* PROBLEM
Rewrite the lines below, renaming "barbed wire fence" to "chain-link fence" and keeping everything else unchanged. Omit the pictures from your answer.
= = = =
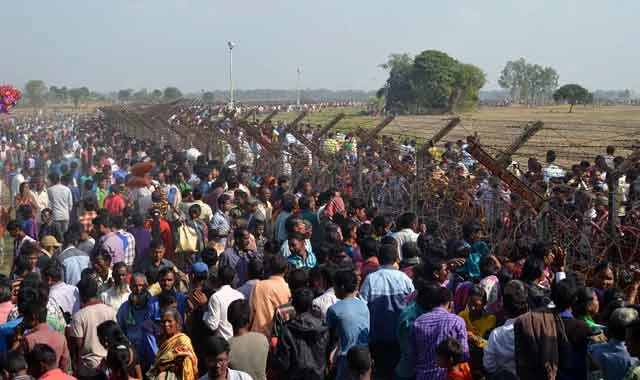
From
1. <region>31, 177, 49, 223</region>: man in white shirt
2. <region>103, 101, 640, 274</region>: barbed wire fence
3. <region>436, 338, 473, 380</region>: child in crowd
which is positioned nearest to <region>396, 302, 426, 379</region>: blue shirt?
<region>436, 338, 473, 380</region>: child in crowd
= = = =
* WORKED SOLUTION
From
1. <region>31, 177, 49, 223</region>: man in white shirt
2. <region>103, 101, 640, 274</region>: chain-link fence
3. <region>436, 338, 473, 380</region>: child in crowd
which is positioned nearest to <region>396, 302, 426, 379</region>: blue shirt?
<region>436, 338, 473, 380</region>: child in crowd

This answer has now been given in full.